Comme on dit, le bonheur est un état de satisfaction complète caractérisé par sa stabilité et sa durabilité. Il ne suffit pas de ressentir un bref contentement pour être heureux. Une joie intense n’est pas le bonheur. Un plaisir éphémère non plus. Mon rêve du bonheur est de vivre chaque jour, en harmonie avec moi même, en paix avec mon âme, le cœur serein et heureux, en bonne santé et d’avoir la capacité d’apprécier avec moins.
Votre plat préféré ?
Le poisson frais
Quelle radio écoutez-vous ?
J’écoute toutes les radios locales surtout celles qui diffusent les informations. J’écoute aussi les chaînes internationales . Déformation du métier, je pense.
Comme journaliste, quel est l’événement qui vous a le plus marqué et pourquoi ?
Il y a deux événements majeurs : j’ai eu la chance d’assister et de couvrir directement deux grands moments de l’histoire du Burundi. La signature des accords de paix d’Arusha pour le Burundi et la signature de l’Accord global de cessez-le-feu entre le Gouvernement de Transition du Burundi et le Mouvement Conseil National pour la Défense de la Démocratie – Forces pour la Défense de la Démocratie (CNDD-FDD) . A mon niveau, comme journaliste, j’ai participé et contribué à un grand tournant de l’histoire du Burundi en informant en temps réel sur ce qui se passait.
Votre chanson préférée et pourquoi ?
« Yaramenje “de Kidumu Jean Pierre . Elle est venue à moment fort de notre histoire et reste d’actualité au Burundi. Elle invitait et invite toujours les Burundais à la prise de conscience, à la retenue, à la réconciliation.
Avez-vous une devise ?
‘Ne rêve pas ta vie, vis tes rêves.’ Cela est primordial. Je ne me contente pas d’imaginer une vie meilleure, je passe à l’action pour concrétiser mes rêves.
Votre définition de l’indépendance ?
L’indépendance pour moi c’est cette capacité de pouvoir obéir aux mouvements de sa propre volonté et à exprimer tout haut les vœux de son âme.
Votre définition de la démocratie ?
La question qui se pose est en effet de savoir si l’on peut à tout moment changer le sens d’une notion aussi capitale, au point de pouvoir lui faire dire à peu près ce que l’on veut. A mon avis, il y a une exigence minimale de stabilité dans les définitions des termes utilisés dans des normes juridiques. Concrètement, la démocratie fait référence le gouvernement de tous, c’est-à-dire la souveraineté collective.
Votre définition de la justice ?
La justice désigne avant tout une valeur, un idéal moral.

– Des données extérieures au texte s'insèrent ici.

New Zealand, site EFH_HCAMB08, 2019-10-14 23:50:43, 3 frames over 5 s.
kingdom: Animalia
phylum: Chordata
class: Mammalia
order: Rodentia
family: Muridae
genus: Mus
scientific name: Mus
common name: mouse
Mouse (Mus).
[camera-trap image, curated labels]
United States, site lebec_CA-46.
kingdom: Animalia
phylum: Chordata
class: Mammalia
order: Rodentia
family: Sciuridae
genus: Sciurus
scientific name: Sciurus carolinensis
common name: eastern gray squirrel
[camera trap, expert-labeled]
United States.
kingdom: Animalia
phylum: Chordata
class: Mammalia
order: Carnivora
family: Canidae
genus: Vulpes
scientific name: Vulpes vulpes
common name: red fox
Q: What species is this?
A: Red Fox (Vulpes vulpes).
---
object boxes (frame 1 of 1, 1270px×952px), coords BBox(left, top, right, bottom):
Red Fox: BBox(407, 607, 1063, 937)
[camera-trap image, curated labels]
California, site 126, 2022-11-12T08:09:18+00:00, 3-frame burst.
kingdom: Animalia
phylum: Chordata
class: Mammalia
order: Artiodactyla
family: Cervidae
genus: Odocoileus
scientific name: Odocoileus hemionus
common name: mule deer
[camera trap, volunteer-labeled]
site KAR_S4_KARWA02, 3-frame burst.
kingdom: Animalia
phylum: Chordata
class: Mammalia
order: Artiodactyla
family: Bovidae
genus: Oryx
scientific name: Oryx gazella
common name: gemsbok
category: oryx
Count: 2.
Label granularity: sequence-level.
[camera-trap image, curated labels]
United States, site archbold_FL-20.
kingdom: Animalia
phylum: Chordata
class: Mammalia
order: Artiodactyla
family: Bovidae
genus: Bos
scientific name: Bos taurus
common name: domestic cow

Elle fait référence à l’égalité, à l’équité du moins à l’équilibre dans les relations entre les humains.
Si aujourd’hui vous étiez nommée ministre en charge des médias, quelles seraient vos deux premières mesures ?
Si j’étais nommée ministre en charge des médias, en premier lieu j’organiserai les états généraux des médias afin de permettre au gouvernement, aux professionnels des médias et aux membres de la société civile d’aborder sans faux fuyants la situation des médias au Burundi dans le but d’améliorer le contexte légal, structurel des médias et leur professionnalisation.
En deuxième lieu, je ferai tout pour que les voix des femmes soient entendues dans les médias parce que jusque-là, elles sont sous représentées.
Les médias ont une responsabilité essentielle dans la représentation des rapports sociaux. L’objectivité confère à la fonction journalistique un caractère à la fois technique et professionnel et la parité hommes-femmes dans les médias implique que les hommes et les femmes soient représentés de façon équitable non seulement dans les postes de responsabilités et les emplois disponibles dans les entreprises de presse, mais aussi dans la collecte, le traitement et la diffusion de l’information.
Croyez-vous à la bonté humaine ?
Fermement ! L’être humain est capable de faire preuve de bienveillance active et de rendre réellement les autres heureux. Il faut juste une certaine disposition d’esprit consciente.
Pensez-vous à la mort ?
Oui
Si vous comparaissez devant Dieu, que lui direz-vous ?
Ainsi soit -il, mon heure est arrivée (rires)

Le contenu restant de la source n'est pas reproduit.